# Information shown
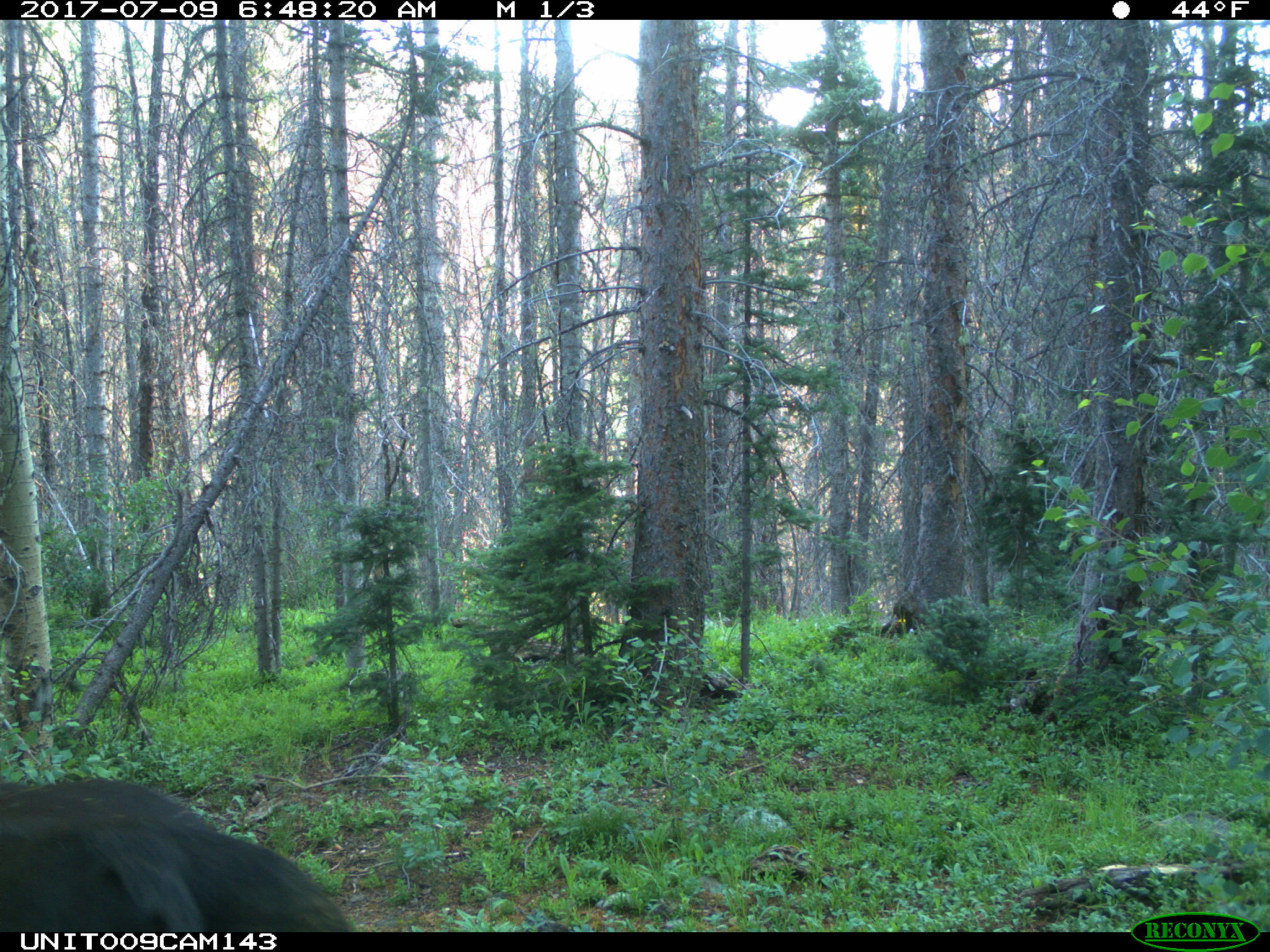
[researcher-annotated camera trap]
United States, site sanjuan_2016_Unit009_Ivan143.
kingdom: Animalia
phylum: Chordata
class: Mammalia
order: Artiodactyla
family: Bovidae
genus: Bos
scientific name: Bos taurus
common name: domestic cow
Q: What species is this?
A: Bos taurus (domestic cow).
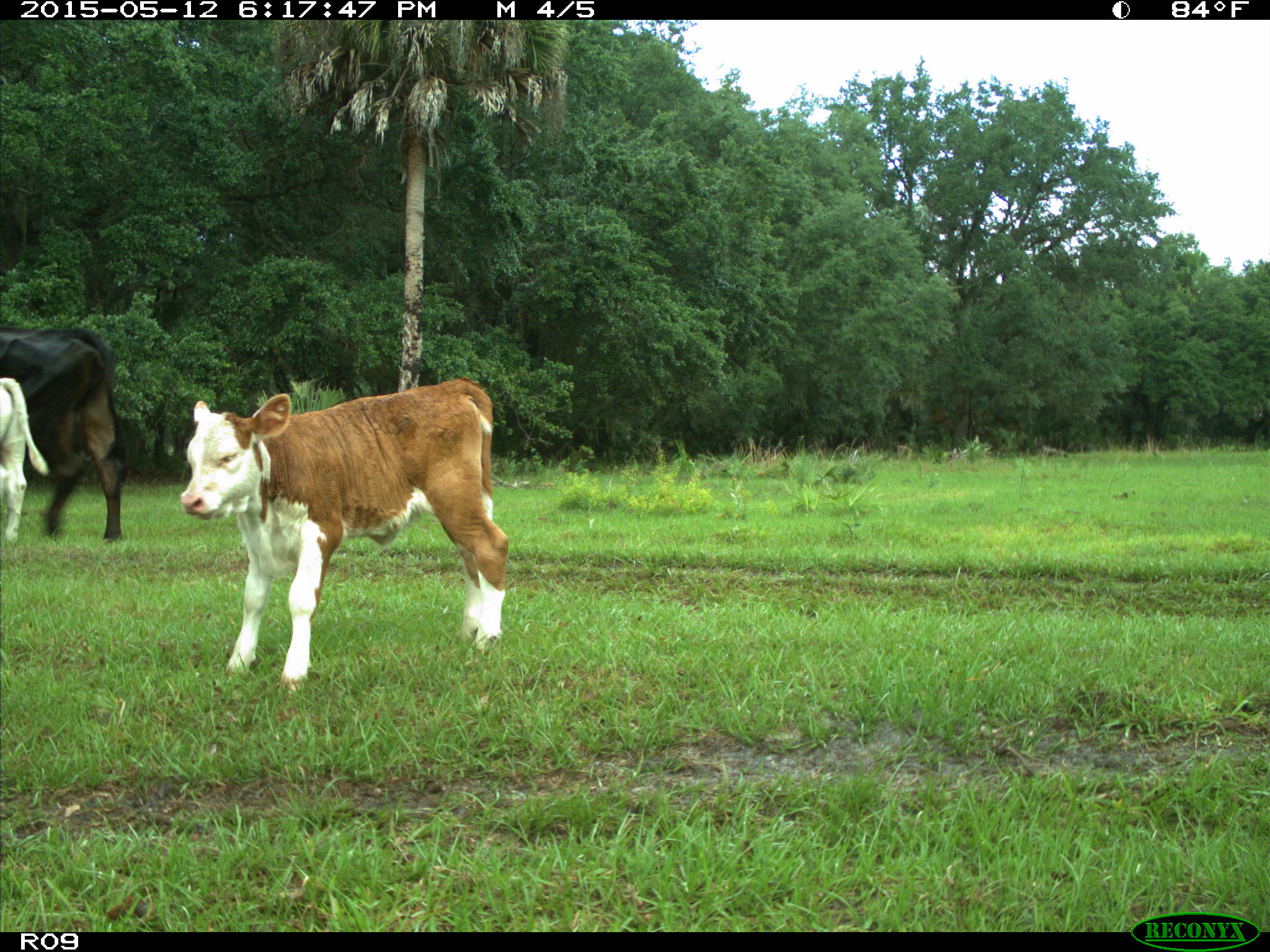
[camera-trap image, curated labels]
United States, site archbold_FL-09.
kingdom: Animalia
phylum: Chordata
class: Mammalia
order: Artiodactyla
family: Bovidae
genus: Bos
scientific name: Bos taurus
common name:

# Your objective
Only lines containing the string "trap" belong in the answer; find them in the data above and copy them.

# Solved problem
[researcher-annotated camera trap]
[camera-trap image, curated labels]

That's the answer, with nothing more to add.